● **WRITTEN PROBLEM**: Reproduce every one of the entries below word for word, omitting the pictures.

● **RECORDS SHOWN**:
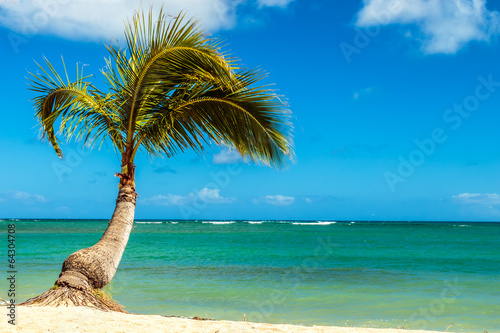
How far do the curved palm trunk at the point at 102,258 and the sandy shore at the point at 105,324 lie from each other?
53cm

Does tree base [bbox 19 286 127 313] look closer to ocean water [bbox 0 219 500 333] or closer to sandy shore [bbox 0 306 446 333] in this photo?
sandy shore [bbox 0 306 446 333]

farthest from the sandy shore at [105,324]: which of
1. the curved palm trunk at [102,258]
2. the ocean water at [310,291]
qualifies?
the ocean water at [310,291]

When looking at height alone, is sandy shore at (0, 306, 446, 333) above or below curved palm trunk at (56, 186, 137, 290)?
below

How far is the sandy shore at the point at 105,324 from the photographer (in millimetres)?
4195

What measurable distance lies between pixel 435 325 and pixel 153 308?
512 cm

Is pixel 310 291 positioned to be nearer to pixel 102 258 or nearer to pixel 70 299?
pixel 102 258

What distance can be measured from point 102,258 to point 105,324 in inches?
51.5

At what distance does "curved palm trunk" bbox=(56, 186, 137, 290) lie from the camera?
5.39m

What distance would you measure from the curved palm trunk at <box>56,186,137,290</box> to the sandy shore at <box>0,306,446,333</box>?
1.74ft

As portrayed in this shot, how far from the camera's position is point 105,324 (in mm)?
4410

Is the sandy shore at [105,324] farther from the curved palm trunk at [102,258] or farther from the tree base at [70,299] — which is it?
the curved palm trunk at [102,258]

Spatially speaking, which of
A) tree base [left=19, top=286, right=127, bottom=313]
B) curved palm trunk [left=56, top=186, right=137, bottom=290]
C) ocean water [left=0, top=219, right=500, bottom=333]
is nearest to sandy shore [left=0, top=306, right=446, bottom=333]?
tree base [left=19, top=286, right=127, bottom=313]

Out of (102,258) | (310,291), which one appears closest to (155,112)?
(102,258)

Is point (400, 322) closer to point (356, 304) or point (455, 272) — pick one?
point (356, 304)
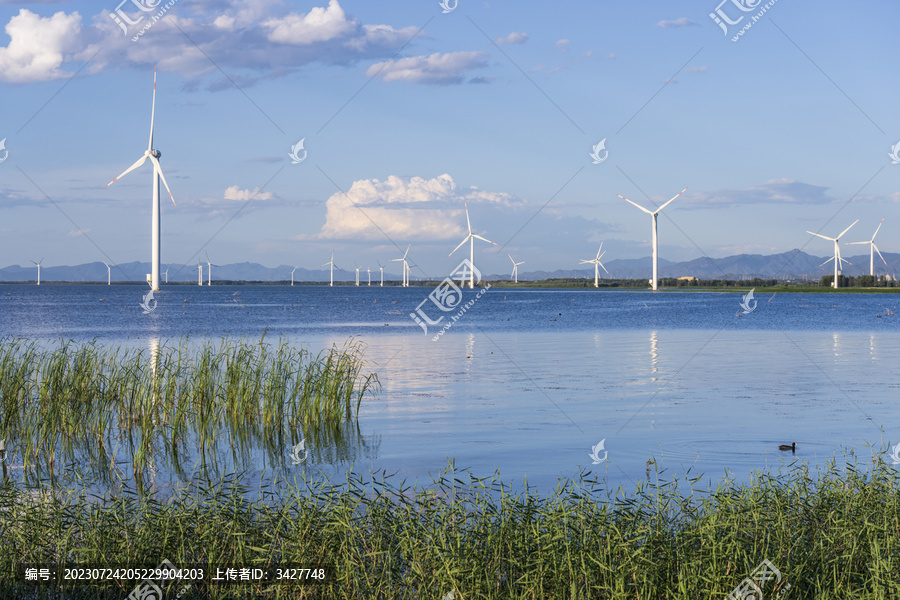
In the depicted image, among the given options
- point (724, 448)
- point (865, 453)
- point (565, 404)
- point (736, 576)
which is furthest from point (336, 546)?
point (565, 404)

● **RESPONSE TO THE EXERCISE**:
How far do the curved palm trunk at the point at 102,258 and the sandy shore at the point at 105,324 lie from each other?
53cm

Does tree base [bbox 19 286 127 313] look closer to ocean water [bbox 0 219 500 333] or closer to sandy shore [bbox 0 306 446 333] in this photo?
sandy shore [bbox 0 306 446 333]

farthest from the sandy shore at [105,324]: which of
1. the curved palm trunk at [102,258]
2. the ocean water at [310,291]
qualifies?
the ocean water at [310,291]

When looking at height alone, is sandy shore at (0, 306, 446, 333) above or below curved palm trunk at (56, 186, 137, 290)?
below

How far is the sandy shore at the point at 105,324 from the photographer (in millimetres)?
4195

What measurable distance lies between pixel 435 325 and pixel 153 308?
512 cm

Is pixel 310 291 positioned to be nearer to pixel 102 258 or nearer to pixel 70 299?
pixel 102 258

What distance can be measured from point 102,258 to point 105,324 in inches?
51.5

At what distance does "curved palm trunk" bbox=(56, 186, 137, 290) lie from the camera?
5.39m

What distance would you measure from the curved palm trunk at <box>56,186,137,290</box> to the sandy shore at <box>0,306,446,333</box>?
1.74ft

As portrayed in this shot, how far from the camera's position is point 105,324 (in mm)?
4410

Is the sandy shore at [105,324] farther from the curved palm trunk at [102,258] or farther from the tree base at [70,299] — which is it?
the curved palm trunk at [102,258]

Spatially speaking, which of
A) tree base [left=19, top=286, right=127, bottom=313]
B) curved palm trunk [left=56, top=186, right=137, bottom=290]
C) ocean water [left=0, top=219, right=500, bottom=333]
is nearest to sandy shore [left=0, top=306, right=446, bottom=333]?
tree base [left=19, top=286, right=127, bottom=313]

Out of (102,258) | (310,291), which one appears closest to (155,112)?
(102,258)

Is point (400, 322) closer to point (356, 304) or point (455, 272) — pick one?
point (356, 304)
In the depicted image, among the given options
- point (724, 448)
- point (865, 453)
- point (565, 404)
- point (736, 576)
which is furthest from point (336, 546)?
point (565, 404)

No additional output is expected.